SOURCE EXCERPT.
....

Detailed Description

Complete technical specification and implementation details from the patent document.

This application claims priority to International Patent Application No. PCT/CN2024/136580, filed on Dec. 3, 2024, and entitled “METHOD, APPARATUS, DEVICE, AND STORAGE MEDIUM FOR MEDIA EDITING”, which is incorporated herein by reference in its entirety.

Example embodiments of the present disclosure generally relate to the field of computers, and in particular, to media editing.

In recent years, with the development of the Internet, more and more users perform interactive activities on a network platform, for example, posting or browsing media content on a network platform. When posting media content in a traditional network platform, a user needs to edit media content. However, in the process of editing media content by the user, how to improve the processing efficiency of caption content is still an important problem faced by users and platforms.

In a first aspect of the present disclosure, a method of media editing is provided, including: presenting caption content in an editing interface of media content; presenting, in a first style, a set of content segments associated with the caption content in the editing interface in response to a first operation received in an editing interface, the set of content segments corresponding to a target type to be filtered, the target type being determined based on a type configuration control in the editing interface; and editing the caption content of the media content based on the set of content segments.

In a second aspect of the present disclosure, an apparatus for media editing is provided. The apparatus includes: a first presenting module configured to present caption content in an editing interface of media content; a second presenting module configured to present, in a first style, a set of content segments in the caption content in an editing interface in response to a first operation received in the editing interface, the set of content segments corresponding to a target type to be filtered, the target type determined based on a type configuration control in the editing interface; and an editing module configured to edit caption content of the media content based on the set of content segments.

In a third aspect of the present disclosure, an electronic device is provided. The electronic device includes at least one processor; and at least one memory coupled to the at least one processor and storing instructions for execution by the at least one processor. The instructions, when executed by the at least one processor, cause the electronic device to perform the method of the first aspect.

In a fourth aspect of the present disclosure, a computer-readable storage medium is provided. The computer-readable storage medium has a computer program stored thereon, and the computer program is executable by a processor to implement the method of the first aspect.

It should be understood that the content described in this content section is not intended to limit the key features or important features of the embodiments of the present disclosure, nor is it intended to limit the scope of the present disclosure. Other features of the present disclosure will be readily understood from the following description.

Embodiments of the present disclosure will be described in more detail below with reference to the accompanying drawings. Although certain embodiments of the present disclosure are shown in the accompanying drawings, it should be understood that the present disclosure may be implemented in various forms, and should not be construed as being limited to the embodiments set forth herein, but rather, these embodiments are provided for a more thorough and complete understanding of the present disclosure. It should be understood that the drawings and embodiments of the present disclosure are for illustrative purposes only and are not intended to limit the scope of the present disclosure.

....

INFORMATION SHOWN.

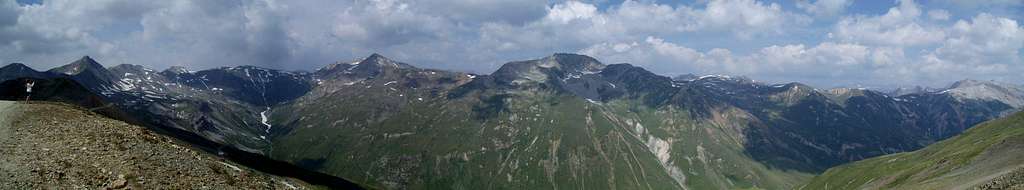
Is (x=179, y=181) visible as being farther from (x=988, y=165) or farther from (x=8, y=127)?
(x=988, y=165)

....

JOB.
The media editing patent text above describes several aspects of the disclosure. List what each aspect provides, in order.

RESULT BELOW.
1. First aspect: a method of media editing
2. Second aspect: an apparatus for media editing
3. Third aspect: an electronic device
4. Fourth aspect: a computer-readable storage medium